# Your goal
Lines outside the range are not wanted. Give again exactly the lines between the line holding "[AIA 131Å start]" and the line holding "emerging-flux region: (149, 272, 186, 295)", inclusive, from the listing below.

# Dataset
-- -- --

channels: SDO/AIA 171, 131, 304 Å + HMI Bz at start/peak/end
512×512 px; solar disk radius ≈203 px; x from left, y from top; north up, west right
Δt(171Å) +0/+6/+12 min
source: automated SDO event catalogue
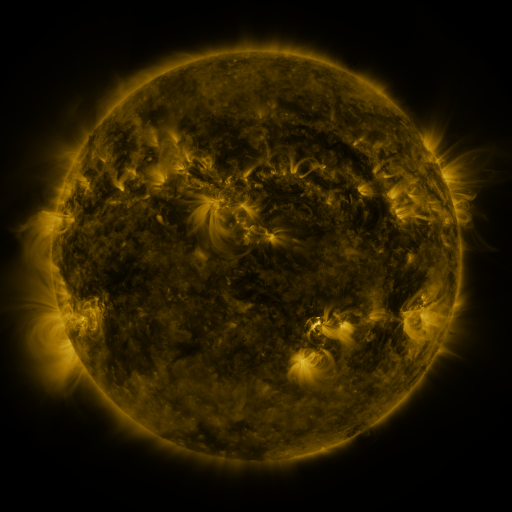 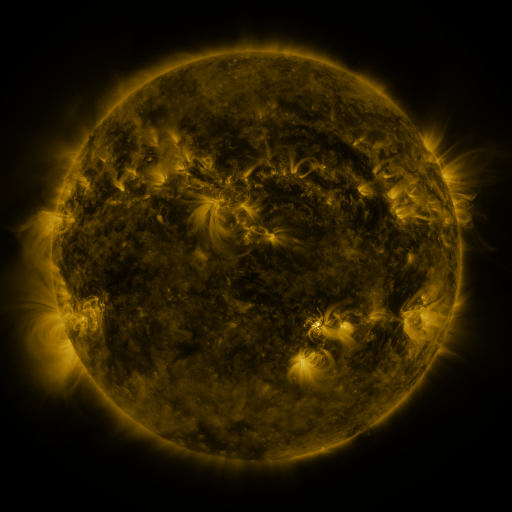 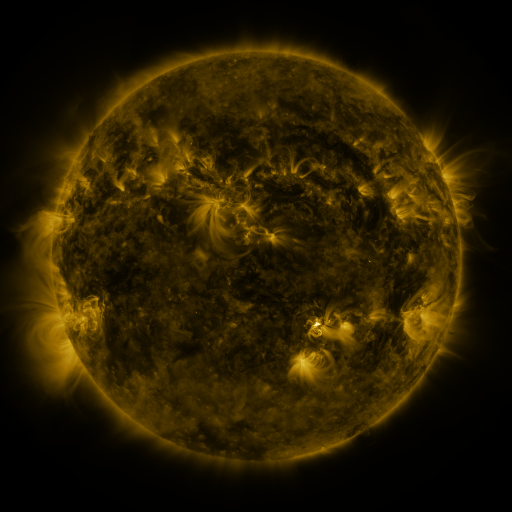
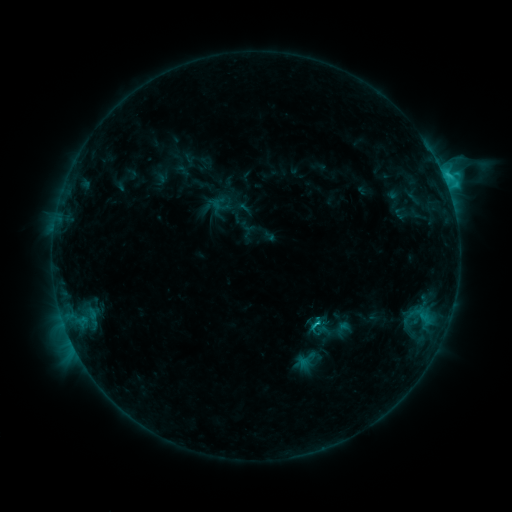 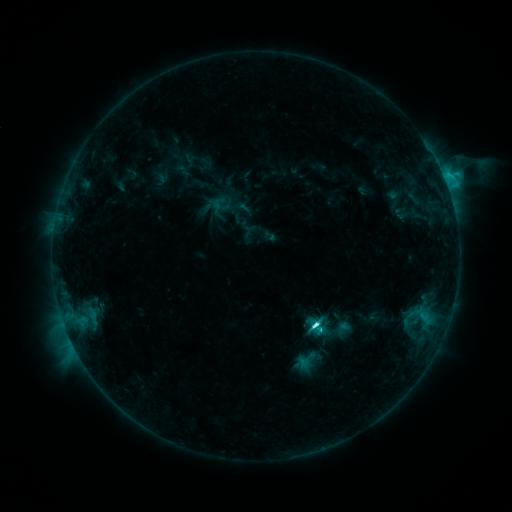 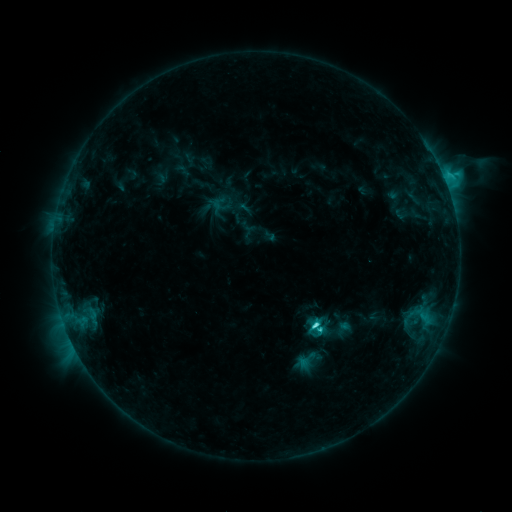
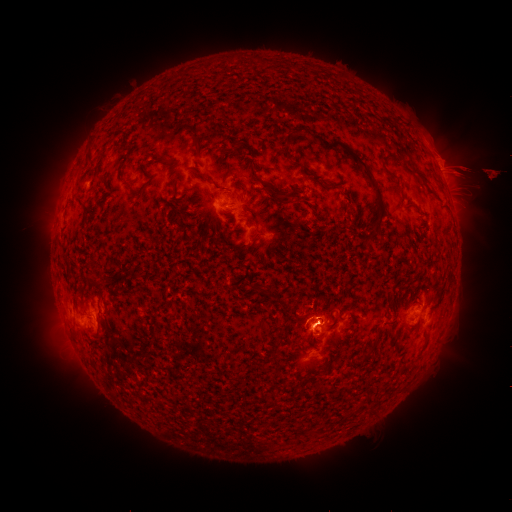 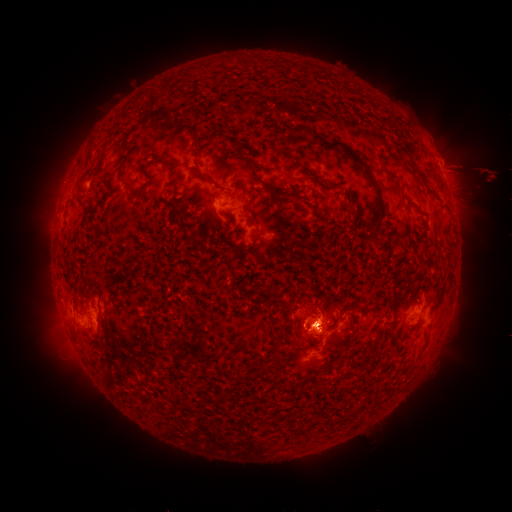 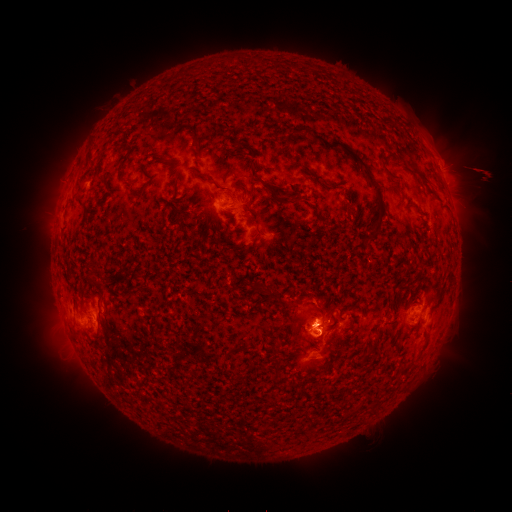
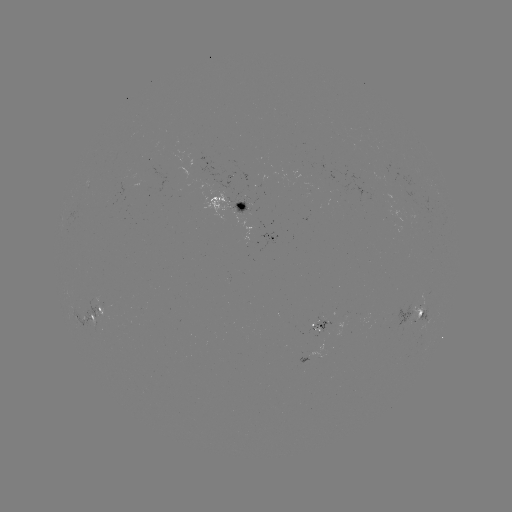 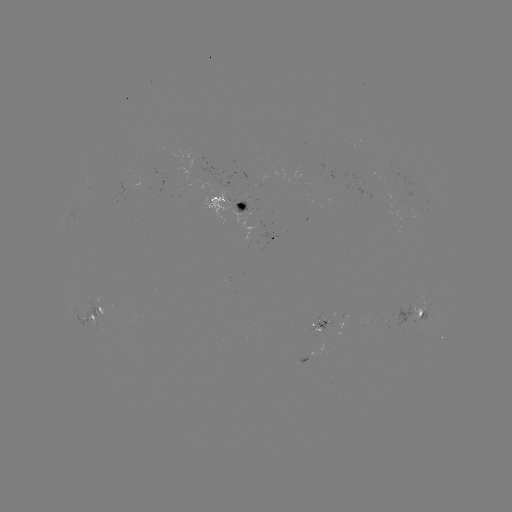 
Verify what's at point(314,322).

-- -- --

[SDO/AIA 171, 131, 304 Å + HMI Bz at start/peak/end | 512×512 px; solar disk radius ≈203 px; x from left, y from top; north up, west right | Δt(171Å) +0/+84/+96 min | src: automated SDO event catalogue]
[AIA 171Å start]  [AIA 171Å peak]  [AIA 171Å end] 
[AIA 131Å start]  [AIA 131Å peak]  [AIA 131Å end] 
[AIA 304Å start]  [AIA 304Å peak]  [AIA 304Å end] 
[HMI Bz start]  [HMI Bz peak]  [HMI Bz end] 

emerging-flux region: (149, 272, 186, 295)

-- -- --

# Task result
[AIA 131Å start]  [AIA 131Å peak]  [AIA 131Å end] 
[AIA 304Å start]  [AIA 304Å peak]  [AIA 304Å end] 
[HMI Bz start]  [HMI Bz peak]  [HMI Bz end] 

emerging-flux region: (149, 272, 186, 295)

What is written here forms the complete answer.